- **Çözülecek problem**: Mahkeme kararında "Emsal Mahkeme Kararı" ifadesinden başlayıp aşağıda "olması amacıyla eklenmiştir." ifadesine kadar uzanan her şeyi hiçbir değişiklik yapmadan yazdırın.

- **Sağlanan alıntı**:

%%

Emsal Mahkeme Kararı Ankara Bölge Adliye Mahkemesi 20. Hukuk Dairesi 2019/1327 E. 2021/513 K. 09.04.2021 T.

Görüntülediğiniz mahkeme kararı henüz kesinleşmemiştir. Yararlı olması amacıyla eklenmiştir.

T.C. ANKARA BÖLGE ADLİYE MAHKEMESİ 20. HUKUK DAİRESİ

T.C.
ANKARA
BÖLGE ADLİYE MAHKEMESİ
20.HUKUK DAİRESİ

ESAS NO : 2019/1327
KARAR NO : 2021/513
T Ü R K M İ L L E T İ A D I N A
K A R A R

İNCELENEN KARARIN
MAHKEMESİ : ANKARA 2. FİKRİ VE SINAÎ HAKLAR HUKUK
MAHKEMESİ
TARİHİ : 06/02/2019
NUMARASI :

DAVANIN KONUSU : Marka YİDK Kararının İptali, Marka Hükümsüzlüğü

Taraflar arasında görülen davada Ankara 2. Fikri ve Sınaî Haklar Hukuk Mahkemesince verilen 06/02/2019 tarih ve ….. E. -……K. sayılı kararın Dairemizce incelenmesi davacı tarafından istenmiş ve istinaf dilekçesinin süresi içinde verildiği anlaşılmış olmakla, dosya içerisindeki dilekçe, layihalar, duruşma tutanakları ve tüm belgeler okunup, incelendikten sonra işin gereği görüşülüp, düşünüldü:

TARAFLARIN İDDİA VE SAVUNMALARININ ÖZETİ: Davacı vekili, davalının “…” ibareli marka başvurusuna karşı müvekkili adına yapılan itirazların haksız olarak reddedildiğini, davalının …… sayılı ve “…” ibareli marka tescil başvurusunun 12.01.2017 tarih ve … sayılı bültendeki yayınına, bu markanın müvekkilinin …” ibareli markaları ile iltibasa neden olacağı ve aynı sınıfta tescili istendiği için itiraz edilidiğini, ancak itirazının Türk Patent Markalar Dairesi Başkanlığınca reddedildiğini, müvekkili adına yayına itirazın yeniden incelenmesi için yapılan 15.09.2017 tarihli ek itiraz neticesinde ise YİDK tarafından “… uyuşmazlık konusu markaların bütünüyle bıraktığı görsel, işitsel ve kavramsal izlenimin de birbirinden önemli ölçüde farklılaşmış olması gibi hususlar birlikte dikkate alındığında, markalar arasındaki farklılıkların benzerliklere göre daha belirleyici rol oynadığı ve söz konusu farklılıkların markalar arasında karıştırılma ihtimalini bertaraf edecek etkide olduğu kanaatine varılmıştır.” denilerek itirazın reddine karar verildiğini, davalı Kurumun gerekçesinin hukuki sebeplerden uzak olduğunu ileri sürerek … sayılı “…”+şekil markasının tesciline ilişkin … sayılı YİDK kararının iptaline, tescil halinde hükümsüzlüğüne karar verilmesini talep ve dava etmiştir.

%%

- **Veri kümesi bölümü**:
%%

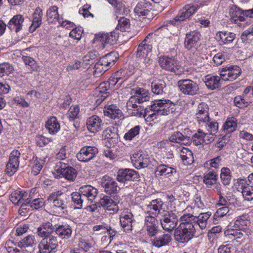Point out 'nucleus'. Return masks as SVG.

%%

- **Tamamlanan görev**:
Emsal Mahkeme Kararı Ankara Bölge Adliye Mahkemesi 20. Hukuk Dairesi 2019/1327 E. 2021/513 K. 09.04.2021 T.

Görüntülediğiniz mahkeme kararı henüz kesinleşmemiştir. Yararlı olması amacıyla eklenmiştir.